===== Reading passage =====

His professional background presently focuses on research and technical assistance related to climate change issues. Professor Bouille was National Coordinator of the Argentine Report on Greenhouse Gas Mitigation in the Energy Sector. He has served as Coordinator of numerous projects including, "Study on Flexibility Mechanisms within the Context of the United Nations Framework Convention on Climate Change and the Kyoto Protocol;" "Study of the Andean Pact: the Benefits of the Integration on Greenhouse Gas Emissions;" Technical Assistance to the First Mitigation Study for El Salvador; and Energy Study to fix the Argentine Voluntary Commitment.

Professor Bouille is also a member of the expert roster of the GEF, and Lead Author of the IPCC Working Group III Third Report.


HILDA SUSANA DUBROVSKY

CURRICULUM VITAE

NAME AND SURNAME: Hilda Susana Dubrovsky
CITIZENSHIP: Argentine
BIRTH DATE: September 6th, 1953
PRESENT POSITION: Instituto de Economía Energética Academic Researcher

MAJOR FIELDS OF STUDY:

Civil Engineer directed to hydraulic vocational guidance.
Researcher, Postgraduate in Economic and Energy Planning.

PROFESSIONAL AND RESEARCH BACKGROUND:

Experience obtained through different research-studies and works dealing with Economics and Energy Planning, requested by national and international agencies such as: PNUD, FAO, CEE (DG XVII), IDRC (Canada), IDB, OLADE, The World Bank, CIER (Commission of Regional Electricity Integration) and The Andean Promoting Corporation- CAF. Other institutions as the National Secretariat for Energy (Argentina) and different national and provincial public or private bodies: INVAP, CNEA, also with various universities and electricity companies.

SUBJECTS:

Electricity Planning, energy prices and tariffs, energy and agriculture-husbandry production techniques; projection methodology covering energetic requirements; integral energy planning at national level; energy integration; strategies dealing with national use of the energy, environment impacts of the energy systems.

Author and collaborating member in numerous research studies, covering the above mentioned areas.


WILLIAM CHANDLER

William Chandler is currently Senior Staff Scientist and Director of Advanced International Studies at Battelle Memorial Institute's Pacific Northwest National Laboratory in Washington, D.C. He is a member of the international energy panel of the U.S. President's Council of Advisors on Science and Technology, and an adjunct professor at Johns Hopkins University.

Mr. Chandler has authored or co-authored ten books, and has often published in both technical and popular journals, including Climatic Change and Scientific American. He occasionally appears on national radio and television, most recently in a Peter Jennings ABC special on climate change.

His international work has included institution building, policy development, and project finance. He led the creation of independent, not-for profit energy efficiency centers in six nations, including Russia and China. Chandler received the 1992 Champion of Energy-Efficiency Award from the American Council for an Energy Efficient Economy for his work. He has also led case studies of energy and climate in most of the transition economies and is lead author for the Intergovernmental Panel on Climate Change, currently focusing on technology transfer.

===== Collected material =====

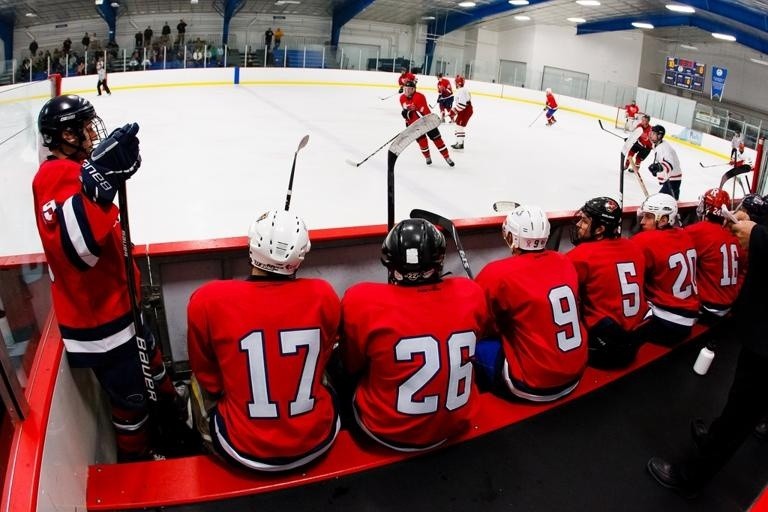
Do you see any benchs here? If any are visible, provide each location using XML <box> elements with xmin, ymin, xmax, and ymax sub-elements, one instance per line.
<box><xmin>86</xmin><ymin>321</ymin><xmax>710</xmax><ymax>511</ymax></box>
<box><xmin>743</xmin><ymin>485</ymin><xmax>768</xmax><ymax>512</ymax></box>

=====

▶ Exercise set:
1. List the projects that the biographies name as ones Professor Bouille coordinated.
2. Please copy the passage of the biographies between "Experience obtained through" and "and electricity companies.", inclusive.
The lines have no role in this work.

▶ Results of the exercise:
1.
- Study on Flexibility Mechanisms within the Context of the United Nations Framework Convention on Climate Change and the Kyoto Protocol
- Study of the Andean Pact: the Benefits of the Integration on Greenhouse Gas Emissions
- Technical Assistance to the First Mitigation Study for El Salvador
- Energy Study to fix the Argentine Voluntary Commitment

2.
Experience obtained through different research-studies and works dealing with Economics and Energy Planning, requested by national and international agencies such as: PNUD, FAO, CEE (DG XVII), IDRC (Canada), IDB, OLADE, The World Bank, CIER (Commission of Regional Electricity Integration) and The Andean Promoting Corporation- CAF. Other institutions as the National Secretariat for Energy (Argentina) and different national and provincial public or private bodies: INVAP, CNEA, also with various universities and electricity companies.